• [Task to carry out]: Copy every line from the records below that holds the word "States".

• [Input material]:
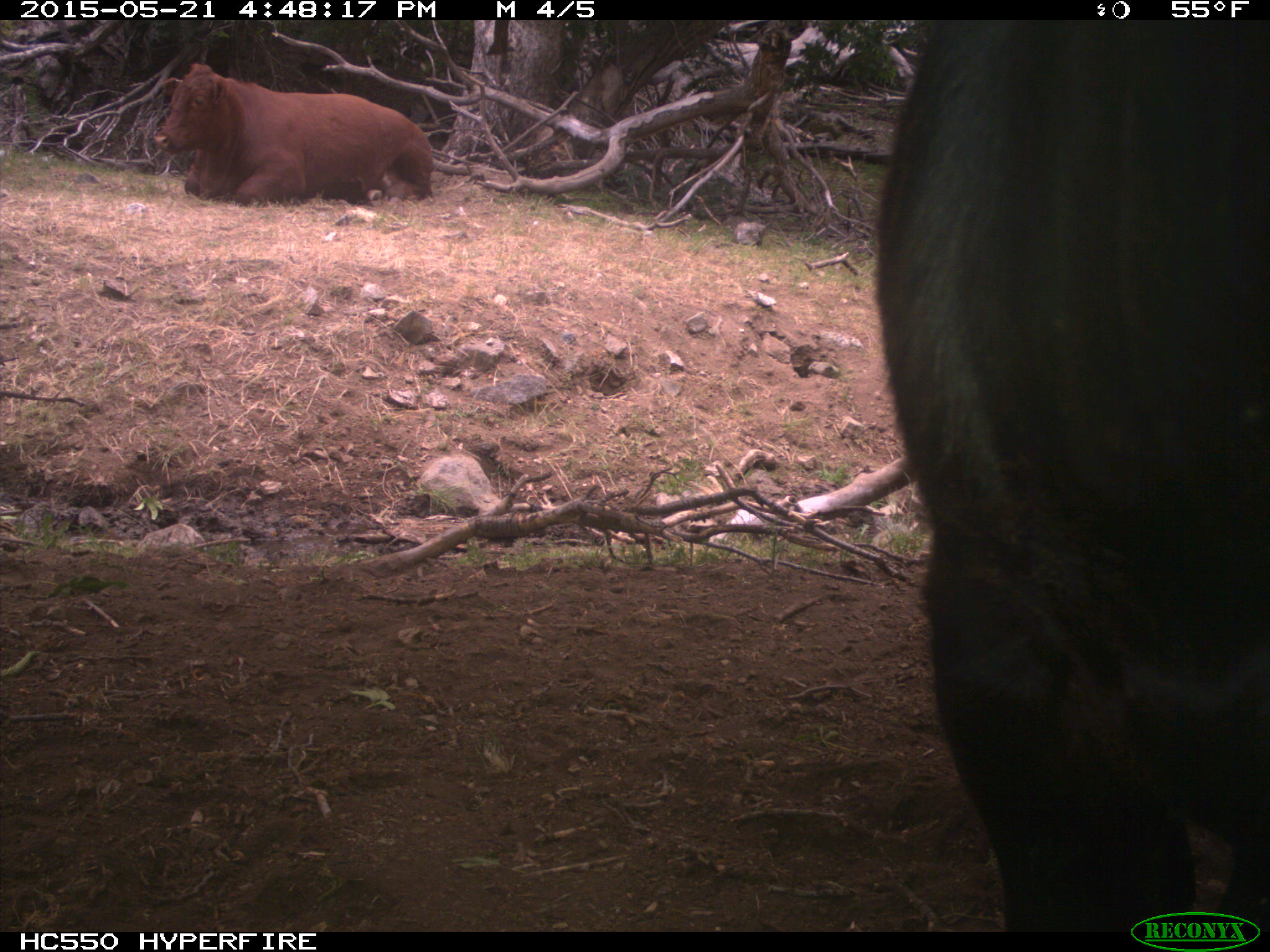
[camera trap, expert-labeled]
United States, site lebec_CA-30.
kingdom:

==

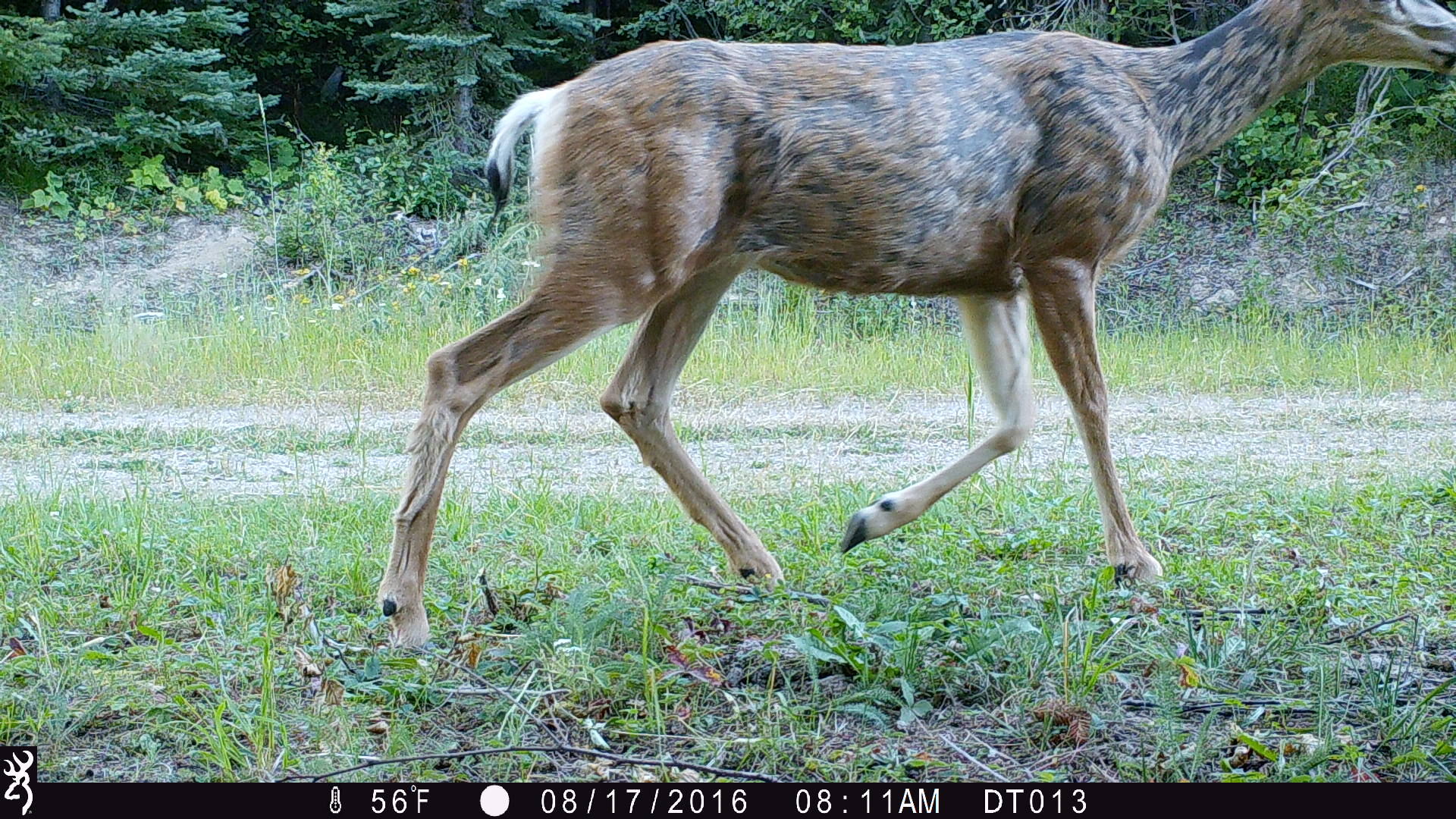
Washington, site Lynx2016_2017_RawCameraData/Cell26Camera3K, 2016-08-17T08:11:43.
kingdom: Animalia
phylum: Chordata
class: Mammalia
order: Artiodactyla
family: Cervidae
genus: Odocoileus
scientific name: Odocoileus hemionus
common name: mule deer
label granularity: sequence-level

* * *

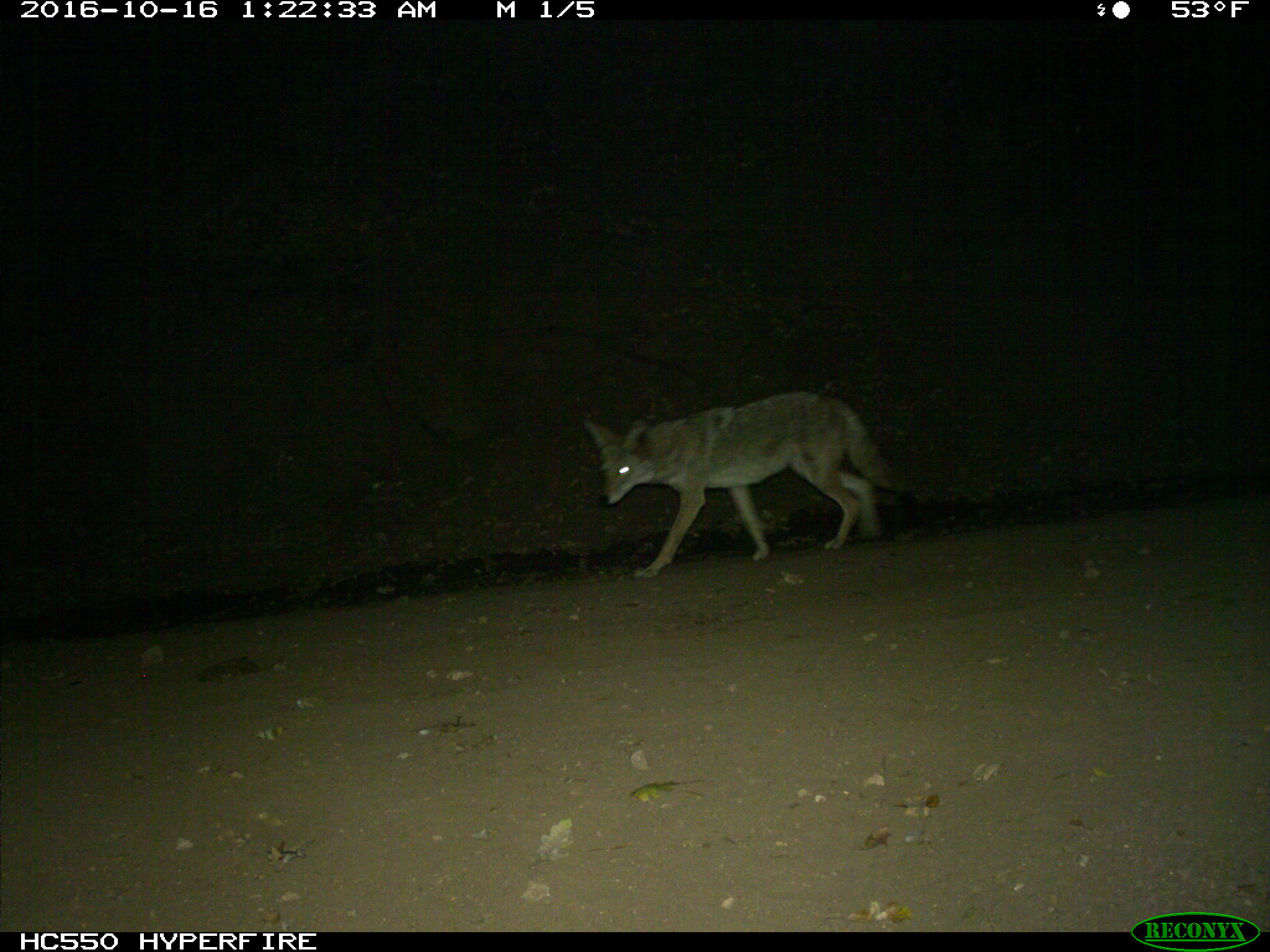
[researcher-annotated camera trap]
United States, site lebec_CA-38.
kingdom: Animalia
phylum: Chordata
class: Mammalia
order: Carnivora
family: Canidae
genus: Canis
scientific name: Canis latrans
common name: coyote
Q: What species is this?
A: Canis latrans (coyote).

• [Written answer]:
United States, site lebec_CA-30.
United States, site lebec_CA-38.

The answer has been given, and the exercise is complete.